** Opening DATASET EXCERPTS block **

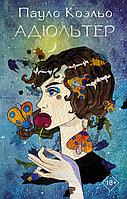 Книга «Адюльтер (новая обложка)», Пауло Коэльо, Твердый переплет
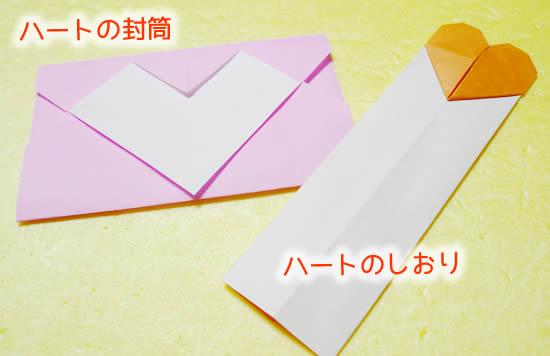 折り紙でつくるハートの封筒、ハートのしおり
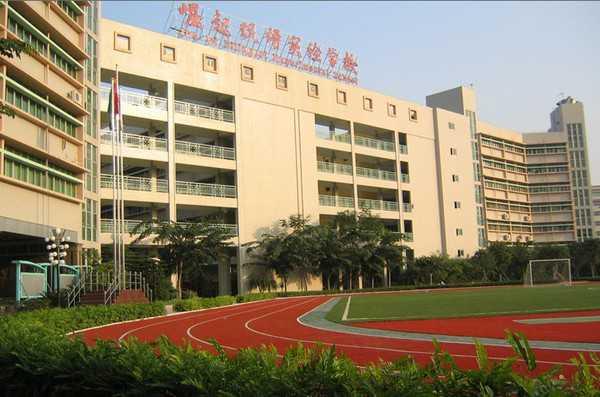 深圳市宝安区崛起双语实验学校深圳市宝安区崛起双语实验学校校园风光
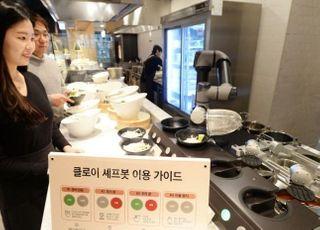 LG전자, CJ푸드빌 빕스 매장에 'LG 클로이 셰프봇' 추가 도입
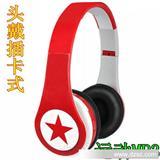 新款头戴式插卡mp3无线插卡耳机耳麦 跑步 时尚 运动MP3批发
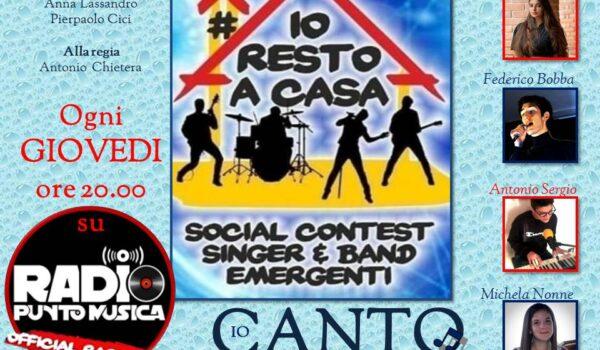 La terza puntata di IO CANTO #iorestoacasa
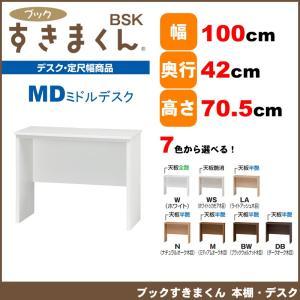 ブックすきまくん パソコンデスク ミドルデスク MD100 【幅】100cm|i-11myroom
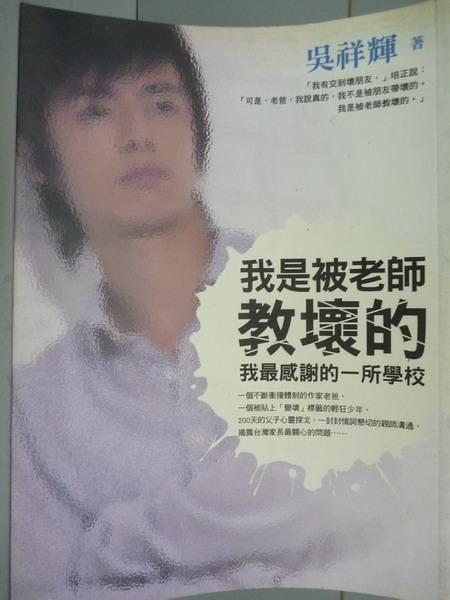 【書寶二手書T9/心靈成長_PFP】我是被老師教壞的_吳祥輝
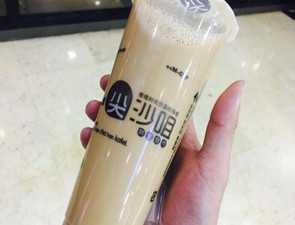 尖沙咀奶茶_2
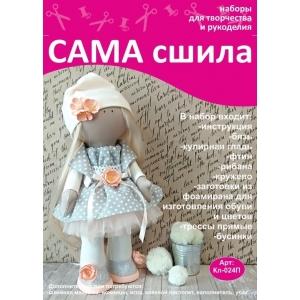 Набор для создания текстильной куколки Кл-024П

** Closing DATASET EXCERPTS block **

§ **WORK REQUEST**: Give back each entry verbatim but drop its pictures.

§ **REPLY TO THE EXERCISE**:
 Книга «Адюльтер (новая обложка)», Пауло Коэльо, Твердый переплет
 折り紙でつくるハートの封筒、ハートのしおり
 深圳市宝安区崛起双语实验学校深圳市宝安区崛起双语实验学校校园风光
 LG전자, CJ푸드빌 빕스 매장에 'LG 클로이 셰프봇' 추가 도입
 新款头戴式插卡mp3无线插卡耳机耳麦 跑步 时尚 运动MP3批发
 La terza puntata di IO CANTO #iorestoacasa
 ブックすきまくん パソコンデスク ミドルデスク MD100 【幅】100cm|i-11myroom
 【書寶二手書T9/心靈成長_PFP】我是被老師教壞的_吳祥輝
 尖沙咀奶茶_2
 Набор для создания текстильной куколки Кл-024П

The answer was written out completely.